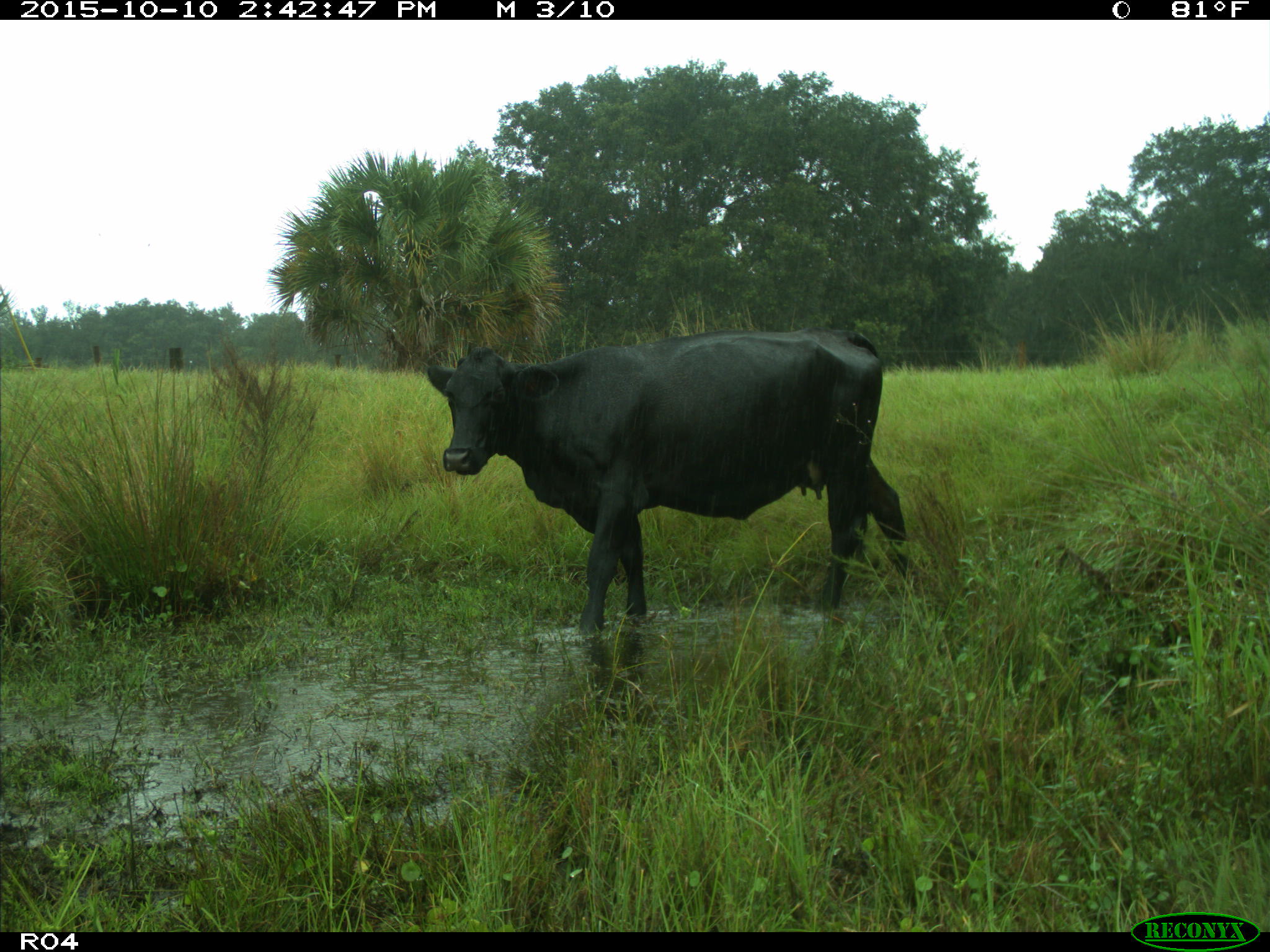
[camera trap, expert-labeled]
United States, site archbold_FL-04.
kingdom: Animalia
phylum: Chordata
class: Mammalia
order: Artiodactyla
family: Bovidae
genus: Bos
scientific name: Bos taurus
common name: domestic cow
Bos taurus (domestic cow).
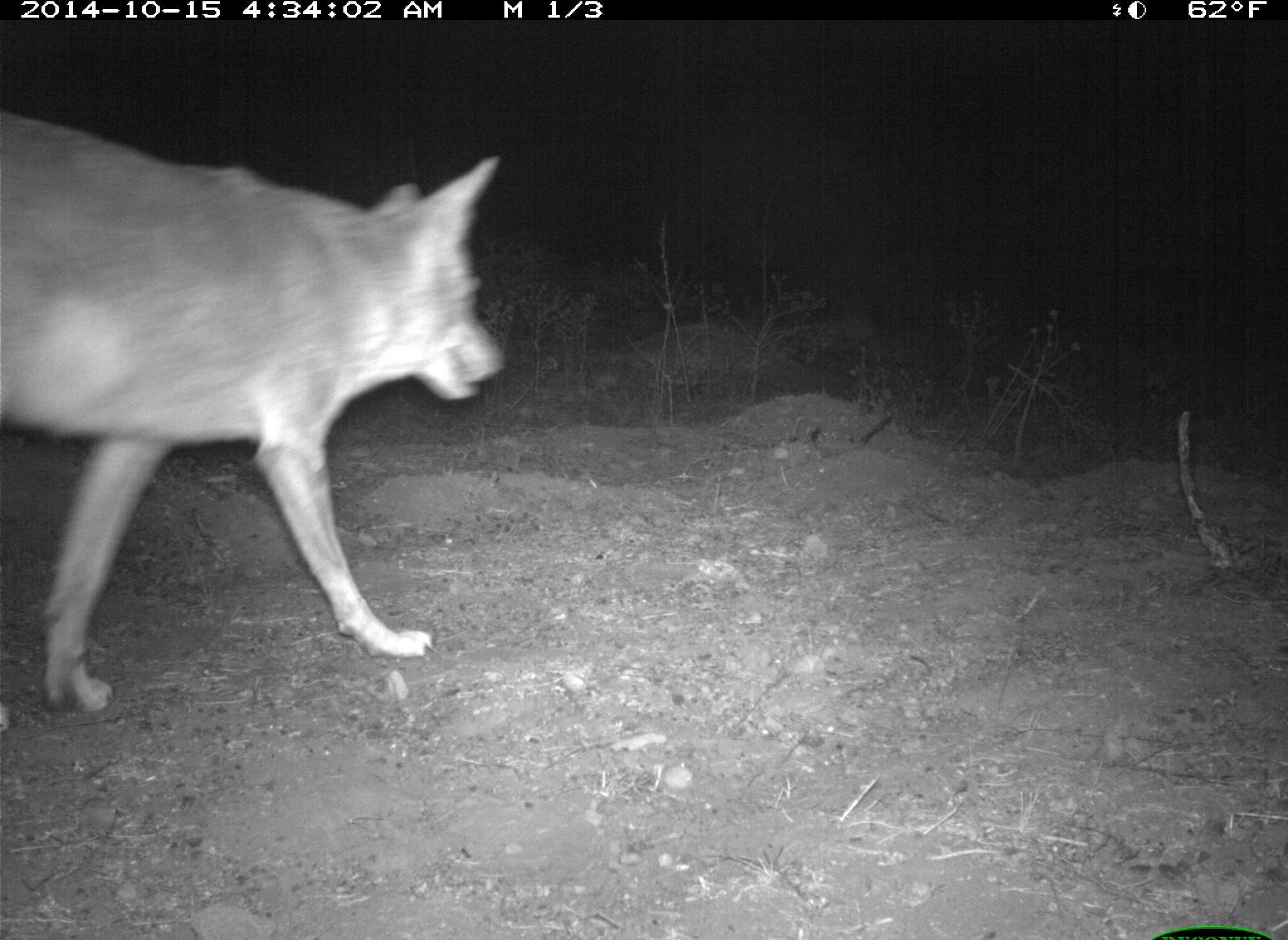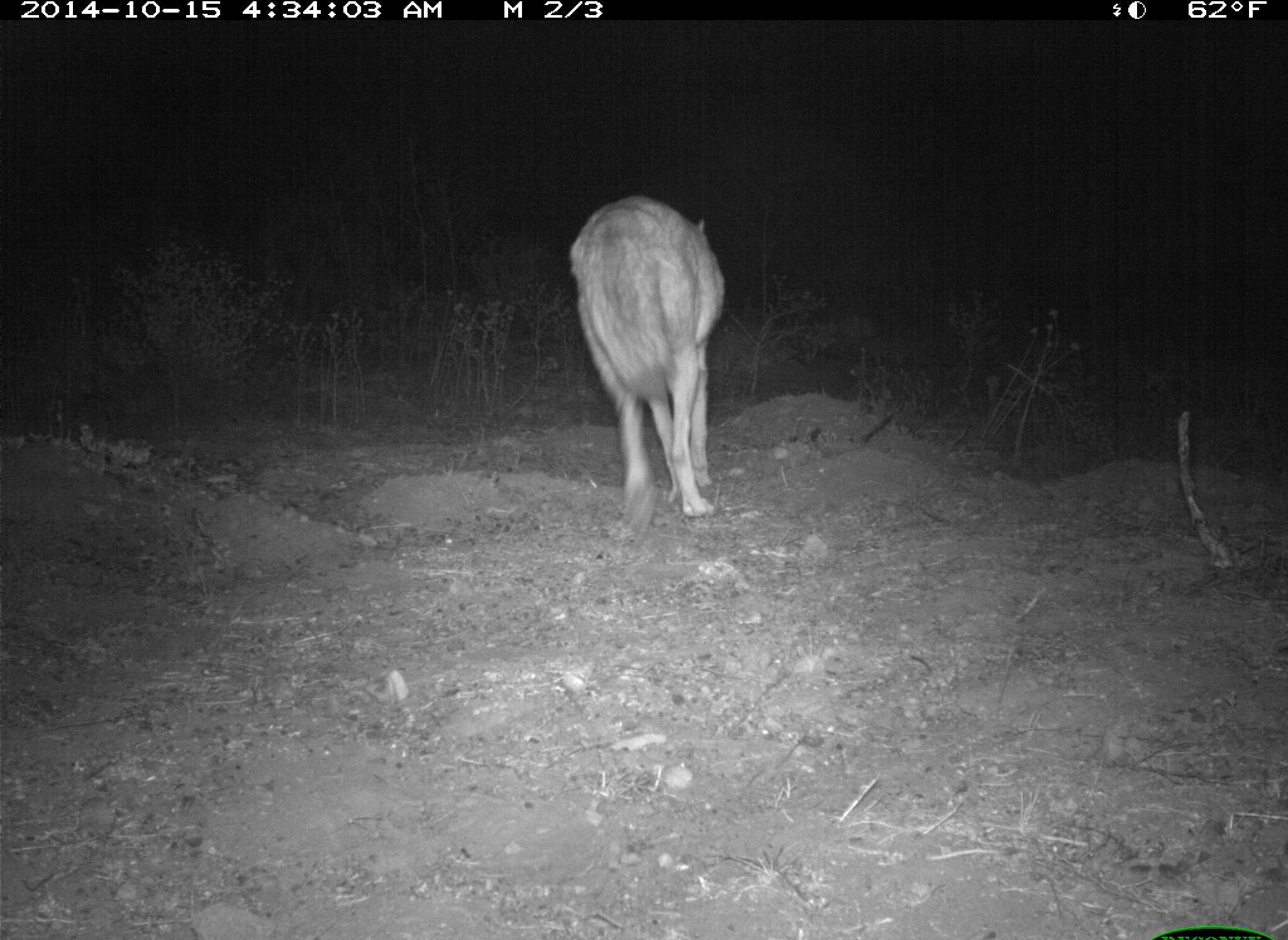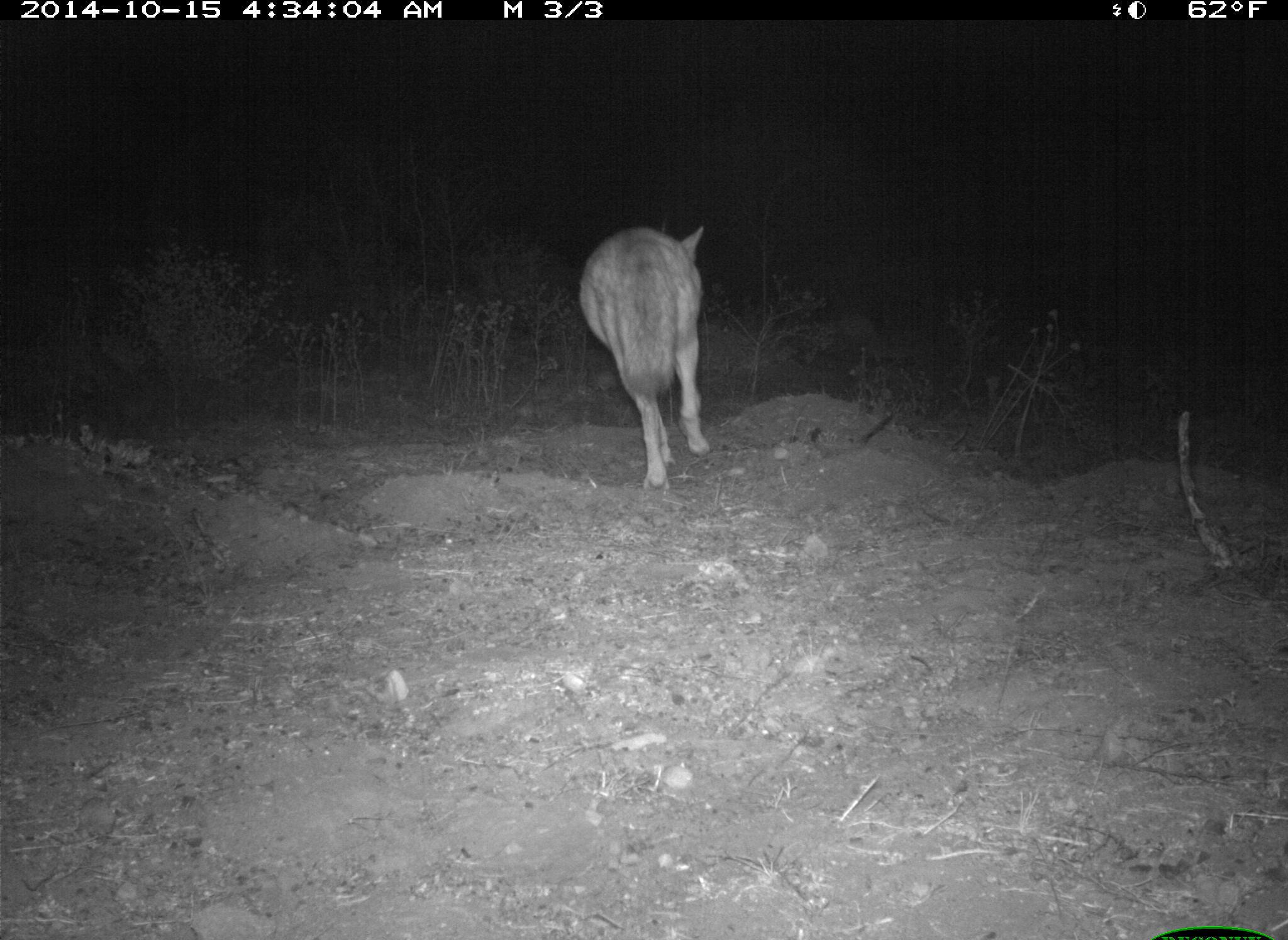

#####

* _Activity_: Transcribe only the lines from the one holding "kingdom: Animalia" through the last line of the listing above, inclusive, and do not include the pictures.

* _Reply to the exercise_:
kingdom: Animalia
phylum: Chordata
class: Mammalia
order: Artiodactyla
family: Bovidae
genus: Bos
scientific name: Bos taurus
common name: domestic cow
Bos taurus (domestic cow).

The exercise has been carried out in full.